_GETOONDE TEKST_
++++++++++++++++++++

Als wij besluiten het aanbod aan te nemen, wil ik één voorwaarde stellen: de blanke man moet de dieren van dit land beschouwen als zijn broeders. Wat is de mens zonder dieren? Als al de dieren weg zijn, zal de mens sterven aan een gevoel van grote eenzaamheid. Want wat er gebeurt met de dieren, gebeurt spoedig met de mens. Alle dingen hangen samen. Wat er met de aarde gebeurt, gebeurt met de kinderen van de aarde. Als een man op de grond spuwt, spuwt hij op zichzelf.

Dit weten wij: de aarde behoort niet aan de mens. De mens behoort aan de aarde.'

Conclusie: de economie is een protowetenschap

Er zijn heel wat economen die uiterst kritisch zijn ten aanzien van hun vakgebied. Maar als het over oplossingen van de tekortkomingen gaat, gaat de een verder dan de ander.

Ik noemde vorige week al de kritiek van Stiglitz, Reis, Blanchard en anderen op het populaire DSGE-model en de wiskundige uitwerkingen daarvan. Maar deze economen hebben, zoals blijkt uit hun publicaties, hun hoop gevestigd op het ontwikkelen van sterkere, meer realistische modellen op basis van dezelfde fundamentele concepten. De paradigma’s, de woorden waarin ze nieuwe verhalen trachten te vertellen, blijven bij hen goeddeels dezelfde.

Andere economen gaan veel verder. Zo werken gedragseconomen niet met de versimpelde homo economicus maar met zo realistisch mogelijke representaties van echte mensen. Dat wordt gewaardeerd, zoals blijkt uit de Nobelprijs die gedragseconoom Richard Thaler ontving in 2017. Milieu- en duurzaamheidseconomen weigeren om de natuur als een externaliteit te zien en ontwikkelen methoden om die te internaliseren.

Een interessant initiatief om de wiskundige benadering van de economie meer realistisch te maken en veel minder versimpeld, wordt ‘econofysicagenoemd. Weliswaar is ook dit een vorm van fysicalisering, maar het economisch systeem wordt fundamenteel als complex beschouwd, en dat is een belangrijke innovatie. Complexiteitseconomie is een nieuwe benadering die van grote waarde kan zijn. Het is hier nog niet het juiste moment om daarop in te gaan; ik kom erop terug in hoofdstuk 7.

++++++++++++++++++++

_BRONGEGEVENS_
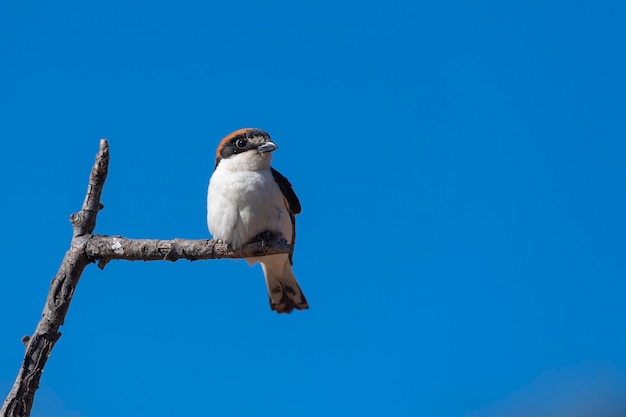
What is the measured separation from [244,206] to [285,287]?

++++++++++++++++++++

_OPDRACHTEN_
1: Herschrijf het deel van de getoonde tekst van "Als wij besluiten" tot en met "dan de ander." en vervang daarbij "dieren" door "beesten".
2: Geef bij elke bewering aan of die klopt volgens de getoonde tekst, met ja of nee en de woorden uit de tekst die de doorslag geven. (a) Richard Thaler ontving in 2017 de Nobelprijs. (b) Milieu- en duurzaamheidseconomen zien de natuur als een externaliteit. (c) De aarde behoort aan de mens.
Baseer je uitsluitend op de getoonde tekst.

_ANTWOORDEN_
1:
Als wij besluiten het aanbod aan te nemen, wil ik één voorwaarde stellen: de blanke man moet de beesten van dit land beschouwen als zijn broeders. Wat is de mens zonder beesten? Als al de beesten weg zijn, zal de mens sterven aan een gevoel van grote eenzaamheid. Want wat er gebeurt met de beesten, gebeurt spoedig met de mens. Alle dingen hangen samen. Wat er met de aarde gebeurt, gebeurt met de kinderen van de aarde. Als een man op de grond spuwt, spuwt hij op zichzelf.

Dit weten wij: de aarde behoort niet aan de mens. De mens behoort aan de aarde.'

Conclusie: de economie is een protowetenschap

Er zijn heel wat economen die uiterst kritisch zijn ten aanzien van hun vakgebied. Maar als het over oplossingen van de tekortkomingen gaat, gaat de een verder dan de ander.

2:
(a) Ja: "de Nobelprijs die gedragseconoom Richard Thaler ontving in 2017"
(b) Nee: "weigeren om de natuur als een externaliteit te zien"
(c) Nee: "de aarde behoort niet aan de mens"